=== GIVEN INFORMATION ===

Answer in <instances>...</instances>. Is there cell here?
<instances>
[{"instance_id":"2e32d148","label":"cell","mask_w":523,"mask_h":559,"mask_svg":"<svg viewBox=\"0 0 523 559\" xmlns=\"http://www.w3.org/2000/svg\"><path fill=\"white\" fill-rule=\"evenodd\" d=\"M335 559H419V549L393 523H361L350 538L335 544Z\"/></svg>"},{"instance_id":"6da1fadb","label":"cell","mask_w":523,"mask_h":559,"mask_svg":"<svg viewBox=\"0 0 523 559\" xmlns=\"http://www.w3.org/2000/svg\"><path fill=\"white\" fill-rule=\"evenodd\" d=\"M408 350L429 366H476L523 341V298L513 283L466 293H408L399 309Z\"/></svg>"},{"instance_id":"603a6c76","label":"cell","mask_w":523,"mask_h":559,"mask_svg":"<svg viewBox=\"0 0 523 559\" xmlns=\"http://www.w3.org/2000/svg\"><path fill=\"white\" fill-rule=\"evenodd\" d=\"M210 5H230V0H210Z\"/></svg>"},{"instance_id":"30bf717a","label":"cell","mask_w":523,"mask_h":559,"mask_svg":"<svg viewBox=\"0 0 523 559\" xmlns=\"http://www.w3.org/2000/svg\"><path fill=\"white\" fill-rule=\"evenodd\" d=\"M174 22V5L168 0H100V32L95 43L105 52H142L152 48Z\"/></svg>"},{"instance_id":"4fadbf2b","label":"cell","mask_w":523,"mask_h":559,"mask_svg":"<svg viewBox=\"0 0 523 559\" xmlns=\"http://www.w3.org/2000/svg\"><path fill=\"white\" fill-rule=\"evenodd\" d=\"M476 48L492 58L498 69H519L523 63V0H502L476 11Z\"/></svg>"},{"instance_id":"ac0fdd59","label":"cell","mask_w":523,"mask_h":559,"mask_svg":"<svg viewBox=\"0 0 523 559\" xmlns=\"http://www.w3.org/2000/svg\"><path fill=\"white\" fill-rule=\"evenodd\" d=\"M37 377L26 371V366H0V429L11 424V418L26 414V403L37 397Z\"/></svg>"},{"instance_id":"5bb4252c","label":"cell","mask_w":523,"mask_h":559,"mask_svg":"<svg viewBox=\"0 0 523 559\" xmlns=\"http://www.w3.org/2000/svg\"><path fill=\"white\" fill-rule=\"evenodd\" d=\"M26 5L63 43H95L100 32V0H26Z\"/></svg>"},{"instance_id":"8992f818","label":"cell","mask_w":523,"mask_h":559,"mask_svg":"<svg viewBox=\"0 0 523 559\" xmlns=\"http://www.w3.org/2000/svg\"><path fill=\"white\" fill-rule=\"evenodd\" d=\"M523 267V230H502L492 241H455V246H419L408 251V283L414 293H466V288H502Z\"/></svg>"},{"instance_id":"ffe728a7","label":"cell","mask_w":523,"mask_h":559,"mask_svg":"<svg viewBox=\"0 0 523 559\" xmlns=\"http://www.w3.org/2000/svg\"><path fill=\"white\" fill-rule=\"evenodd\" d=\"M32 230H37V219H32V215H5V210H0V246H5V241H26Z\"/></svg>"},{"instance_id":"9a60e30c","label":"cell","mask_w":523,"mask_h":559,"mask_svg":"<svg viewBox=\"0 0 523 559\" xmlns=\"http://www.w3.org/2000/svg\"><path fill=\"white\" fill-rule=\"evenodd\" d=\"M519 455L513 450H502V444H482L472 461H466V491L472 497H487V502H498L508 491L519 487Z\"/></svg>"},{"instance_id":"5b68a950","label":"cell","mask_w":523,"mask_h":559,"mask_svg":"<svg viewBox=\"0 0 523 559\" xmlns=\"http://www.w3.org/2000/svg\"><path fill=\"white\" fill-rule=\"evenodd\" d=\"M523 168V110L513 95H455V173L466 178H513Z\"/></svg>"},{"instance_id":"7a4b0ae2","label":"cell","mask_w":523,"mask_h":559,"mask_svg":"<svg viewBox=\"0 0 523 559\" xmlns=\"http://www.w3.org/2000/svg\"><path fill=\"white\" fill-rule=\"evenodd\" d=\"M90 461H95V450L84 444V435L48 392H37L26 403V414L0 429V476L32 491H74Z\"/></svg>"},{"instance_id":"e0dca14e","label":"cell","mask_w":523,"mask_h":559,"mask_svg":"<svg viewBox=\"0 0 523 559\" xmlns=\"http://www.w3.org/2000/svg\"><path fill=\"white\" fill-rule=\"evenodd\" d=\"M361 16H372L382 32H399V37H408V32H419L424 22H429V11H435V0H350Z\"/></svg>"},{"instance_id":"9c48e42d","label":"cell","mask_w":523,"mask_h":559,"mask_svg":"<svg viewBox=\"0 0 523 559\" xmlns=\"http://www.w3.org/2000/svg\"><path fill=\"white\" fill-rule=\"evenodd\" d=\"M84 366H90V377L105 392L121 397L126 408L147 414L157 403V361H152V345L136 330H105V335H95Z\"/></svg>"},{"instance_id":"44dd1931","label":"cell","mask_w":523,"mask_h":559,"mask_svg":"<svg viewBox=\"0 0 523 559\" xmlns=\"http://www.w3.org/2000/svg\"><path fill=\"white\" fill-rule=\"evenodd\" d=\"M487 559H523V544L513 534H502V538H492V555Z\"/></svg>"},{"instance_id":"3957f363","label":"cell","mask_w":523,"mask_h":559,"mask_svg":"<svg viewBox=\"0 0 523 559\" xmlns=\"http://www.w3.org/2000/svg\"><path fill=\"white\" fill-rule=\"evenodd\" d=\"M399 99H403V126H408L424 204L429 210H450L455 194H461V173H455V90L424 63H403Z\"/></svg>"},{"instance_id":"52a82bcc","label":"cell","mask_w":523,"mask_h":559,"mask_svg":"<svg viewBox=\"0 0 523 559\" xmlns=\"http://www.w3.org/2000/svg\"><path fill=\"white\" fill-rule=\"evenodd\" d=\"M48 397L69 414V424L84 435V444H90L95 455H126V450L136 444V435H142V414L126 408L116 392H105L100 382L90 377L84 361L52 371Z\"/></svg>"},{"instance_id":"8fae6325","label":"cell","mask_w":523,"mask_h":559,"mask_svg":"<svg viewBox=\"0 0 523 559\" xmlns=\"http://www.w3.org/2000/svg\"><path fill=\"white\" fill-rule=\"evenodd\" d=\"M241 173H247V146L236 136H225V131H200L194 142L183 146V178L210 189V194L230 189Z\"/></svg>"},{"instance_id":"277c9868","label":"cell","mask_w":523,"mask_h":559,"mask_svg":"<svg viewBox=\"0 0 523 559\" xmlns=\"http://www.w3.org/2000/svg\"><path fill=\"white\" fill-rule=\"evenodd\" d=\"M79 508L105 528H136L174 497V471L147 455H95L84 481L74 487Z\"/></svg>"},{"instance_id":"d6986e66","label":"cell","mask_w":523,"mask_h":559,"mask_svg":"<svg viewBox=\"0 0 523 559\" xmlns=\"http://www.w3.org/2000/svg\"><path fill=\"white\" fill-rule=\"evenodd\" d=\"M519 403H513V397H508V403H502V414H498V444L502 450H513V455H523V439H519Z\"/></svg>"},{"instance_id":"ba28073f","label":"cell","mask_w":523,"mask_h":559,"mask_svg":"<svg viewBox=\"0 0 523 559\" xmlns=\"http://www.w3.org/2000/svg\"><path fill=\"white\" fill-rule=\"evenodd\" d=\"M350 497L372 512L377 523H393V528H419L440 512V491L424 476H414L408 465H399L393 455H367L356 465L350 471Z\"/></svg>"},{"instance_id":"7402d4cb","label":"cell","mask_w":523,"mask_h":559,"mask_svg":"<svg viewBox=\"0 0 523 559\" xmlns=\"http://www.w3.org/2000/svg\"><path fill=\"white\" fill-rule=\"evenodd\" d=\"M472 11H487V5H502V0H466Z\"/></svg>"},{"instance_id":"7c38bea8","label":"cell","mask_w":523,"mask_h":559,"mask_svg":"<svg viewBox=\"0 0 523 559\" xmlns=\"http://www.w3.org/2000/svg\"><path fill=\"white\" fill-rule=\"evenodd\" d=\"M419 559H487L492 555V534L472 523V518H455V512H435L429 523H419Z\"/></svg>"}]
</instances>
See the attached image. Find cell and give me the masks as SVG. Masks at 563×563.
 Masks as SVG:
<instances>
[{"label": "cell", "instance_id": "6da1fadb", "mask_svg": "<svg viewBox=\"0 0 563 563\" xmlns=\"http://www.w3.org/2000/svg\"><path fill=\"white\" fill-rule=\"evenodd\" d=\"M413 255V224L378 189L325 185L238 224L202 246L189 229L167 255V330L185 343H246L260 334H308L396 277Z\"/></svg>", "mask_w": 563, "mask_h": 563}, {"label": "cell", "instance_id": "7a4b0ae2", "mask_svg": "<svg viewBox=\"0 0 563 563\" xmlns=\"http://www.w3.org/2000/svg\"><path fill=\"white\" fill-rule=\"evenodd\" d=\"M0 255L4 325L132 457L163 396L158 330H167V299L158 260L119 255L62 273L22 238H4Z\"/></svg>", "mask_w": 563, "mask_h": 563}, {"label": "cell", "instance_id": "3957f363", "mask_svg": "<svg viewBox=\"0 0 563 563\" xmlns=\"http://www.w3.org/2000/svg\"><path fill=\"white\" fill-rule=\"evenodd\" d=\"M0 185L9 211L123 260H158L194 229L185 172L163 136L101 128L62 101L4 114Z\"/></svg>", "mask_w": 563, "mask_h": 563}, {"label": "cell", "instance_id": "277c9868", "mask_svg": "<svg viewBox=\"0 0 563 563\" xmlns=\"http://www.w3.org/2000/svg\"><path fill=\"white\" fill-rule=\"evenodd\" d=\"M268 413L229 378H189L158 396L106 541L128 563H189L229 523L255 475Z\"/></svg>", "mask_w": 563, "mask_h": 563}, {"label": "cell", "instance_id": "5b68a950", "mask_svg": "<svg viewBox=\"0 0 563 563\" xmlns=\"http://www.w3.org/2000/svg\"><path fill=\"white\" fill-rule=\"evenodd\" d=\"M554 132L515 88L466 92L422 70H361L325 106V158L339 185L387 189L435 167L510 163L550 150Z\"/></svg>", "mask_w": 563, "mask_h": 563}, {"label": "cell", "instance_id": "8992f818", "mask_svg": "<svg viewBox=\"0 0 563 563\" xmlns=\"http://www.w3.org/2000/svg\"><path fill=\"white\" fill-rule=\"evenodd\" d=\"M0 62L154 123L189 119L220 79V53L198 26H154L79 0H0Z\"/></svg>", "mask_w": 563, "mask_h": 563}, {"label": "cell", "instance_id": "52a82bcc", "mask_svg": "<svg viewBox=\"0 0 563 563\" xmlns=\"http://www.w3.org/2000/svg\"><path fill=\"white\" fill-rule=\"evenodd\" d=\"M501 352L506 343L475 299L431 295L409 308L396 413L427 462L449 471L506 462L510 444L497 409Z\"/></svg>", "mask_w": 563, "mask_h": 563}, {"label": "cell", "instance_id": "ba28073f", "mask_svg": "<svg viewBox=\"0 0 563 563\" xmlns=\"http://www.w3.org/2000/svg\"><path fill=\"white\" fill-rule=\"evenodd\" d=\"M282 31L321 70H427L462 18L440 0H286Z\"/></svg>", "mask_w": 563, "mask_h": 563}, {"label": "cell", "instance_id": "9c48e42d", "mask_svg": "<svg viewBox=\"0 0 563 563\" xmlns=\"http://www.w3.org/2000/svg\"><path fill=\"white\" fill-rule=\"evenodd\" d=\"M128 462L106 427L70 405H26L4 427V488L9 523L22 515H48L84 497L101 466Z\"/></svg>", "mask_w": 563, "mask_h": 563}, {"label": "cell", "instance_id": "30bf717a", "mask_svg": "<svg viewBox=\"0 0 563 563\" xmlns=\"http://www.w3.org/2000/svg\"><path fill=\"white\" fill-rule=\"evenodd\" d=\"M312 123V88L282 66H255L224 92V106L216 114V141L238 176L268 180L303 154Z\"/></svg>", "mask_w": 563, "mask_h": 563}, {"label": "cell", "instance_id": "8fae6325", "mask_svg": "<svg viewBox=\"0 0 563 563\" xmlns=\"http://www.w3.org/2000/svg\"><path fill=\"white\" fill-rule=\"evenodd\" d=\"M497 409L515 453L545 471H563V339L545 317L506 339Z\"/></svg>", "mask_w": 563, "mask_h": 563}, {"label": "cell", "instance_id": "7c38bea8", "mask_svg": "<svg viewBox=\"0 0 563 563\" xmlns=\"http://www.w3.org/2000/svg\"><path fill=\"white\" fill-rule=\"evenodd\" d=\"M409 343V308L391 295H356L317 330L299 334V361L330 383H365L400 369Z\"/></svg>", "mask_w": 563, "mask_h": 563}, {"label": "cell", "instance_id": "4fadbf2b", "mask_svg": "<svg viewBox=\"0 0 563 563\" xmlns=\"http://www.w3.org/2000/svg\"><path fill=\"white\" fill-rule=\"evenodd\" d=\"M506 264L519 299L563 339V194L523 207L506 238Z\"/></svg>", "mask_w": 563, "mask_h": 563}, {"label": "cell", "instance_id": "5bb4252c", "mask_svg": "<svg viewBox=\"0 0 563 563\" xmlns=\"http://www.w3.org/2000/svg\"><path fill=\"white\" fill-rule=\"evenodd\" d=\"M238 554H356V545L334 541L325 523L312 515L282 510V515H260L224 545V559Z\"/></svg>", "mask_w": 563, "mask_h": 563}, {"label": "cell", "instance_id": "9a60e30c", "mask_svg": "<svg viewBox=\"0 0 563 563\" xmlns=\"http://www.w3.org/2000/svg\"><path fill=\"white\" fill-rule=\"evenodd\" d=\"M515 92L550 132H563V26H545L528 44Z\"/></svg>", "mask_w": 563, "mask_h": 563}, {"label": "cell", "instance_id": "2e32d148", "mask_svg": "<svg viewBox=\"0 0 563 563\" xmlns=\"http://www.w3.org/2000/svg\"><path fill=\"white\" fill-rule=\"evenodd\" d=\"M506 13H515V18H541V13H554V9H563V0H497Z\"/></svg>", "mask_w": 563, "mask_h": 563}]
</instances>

===

§ **STATED PROBLEM**:
Count how many lines in the entries above contain the word "Masks", matching case exactly. Reply with only the number.

§ **RESULT FOR THIS TASK**:
2